Expuso que en este momento el conflicto deja ya tres millones de
desplazados, 30 mil muertos, 100 mil detenidos y decenas de miles de
heridos y desaparecidos, por lo que la comunidad internacional también
debe actuar para asegurar ayuda humanitaria.
Seida pidió que se actúe “desde fuera del Consejo de Seguridad (de Naciones Unidas), como se hizo en Kosovo” para asegurar esos fines, ya que “la situación exige una rápida intervención de la comunidad internacional”.
Por su parte, García-Margallo pidió a los opositores que haya “un
interlocutor único y legítimo que sea la voz del pueblo sirio”, algo en
lo que hay interés por parte de la Unión Europea (UE) y la comunidad
internacional.
Precisó que en torno al reconocimiento al CNS por parte de España, debe darse de manera conjunta con los demás socios de la UE.

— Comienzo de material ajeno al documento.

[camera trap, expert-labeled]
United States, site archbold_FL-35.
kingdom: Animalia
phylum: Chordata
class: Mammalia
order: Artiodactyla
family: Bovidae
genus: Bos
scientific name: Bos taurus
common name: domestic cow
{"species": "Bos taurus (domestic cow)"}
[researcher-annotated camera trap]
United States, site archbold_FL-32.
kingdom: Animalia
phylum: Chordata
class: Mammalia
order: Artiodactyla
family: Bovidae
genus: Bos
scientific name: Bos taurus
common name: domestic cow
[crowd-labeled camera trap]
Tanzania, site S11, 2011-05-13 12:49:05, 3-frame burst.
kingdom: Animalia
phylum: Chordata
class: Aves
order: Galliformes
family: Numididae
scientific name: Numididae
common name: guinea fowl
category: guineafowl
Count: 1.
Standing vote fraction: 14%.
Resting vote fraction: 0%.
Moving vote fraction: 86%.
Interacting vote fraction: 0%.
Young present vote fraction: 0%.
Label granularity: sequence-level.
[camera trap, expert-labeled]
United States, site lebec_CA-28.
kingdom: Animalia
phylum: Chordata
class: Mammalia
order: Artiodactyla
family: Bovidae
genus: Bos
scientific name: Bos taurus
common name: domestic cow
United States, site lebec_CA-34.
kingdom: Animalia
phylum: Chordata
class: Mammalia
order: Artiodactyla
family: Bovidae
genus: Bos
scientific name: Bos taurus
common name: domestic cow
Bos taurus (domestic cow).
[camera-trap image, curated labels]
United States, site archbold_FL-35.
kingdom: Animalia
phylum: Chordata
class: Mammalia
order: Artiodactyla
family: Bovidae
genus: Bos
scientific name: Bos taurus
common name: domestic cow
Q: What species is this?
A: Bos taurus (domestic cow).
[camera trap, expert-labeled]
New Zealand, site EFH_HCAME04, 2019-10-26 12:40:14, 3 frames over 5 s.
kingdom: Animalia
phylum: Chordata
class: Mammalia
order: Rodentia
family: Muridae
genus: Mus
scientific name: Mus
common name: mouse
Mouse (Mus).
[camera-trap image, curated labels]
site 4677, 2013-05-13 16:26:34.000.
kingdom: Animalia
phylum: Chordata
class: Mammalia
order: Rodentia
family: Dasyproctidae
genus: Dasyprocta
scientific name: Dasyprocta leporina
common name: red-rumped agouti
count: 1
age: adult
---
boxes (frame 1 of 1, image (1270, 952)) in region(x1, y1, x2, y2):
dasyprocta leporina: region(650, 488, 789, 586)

Indicó que en caso de conformarse un gobierno provisional en Siria, los
principios de España para proceder a ese reconocimiento es que sea
“inclusivo, representativo y de respeto a los derechos y libertades
básicas, de las minorías religiosas, étnicas y de las mujeres”.
García-Margallo ofreció más apoyo de España para reforzar la asistencia
humanitaria en el país, a la vez que ofreció al CNS la experiencia
política española en la transición democrática.
Reiteró la posición de España ya mencionada otras veces, de que se
necesita el cambio de régimen porque “al-Assad no puede estar ni un
minuto más”, pero aclaró que una caída del régimen no debe significar
vacío de poder ni permitir “acciones yihadistas” a partir de ello.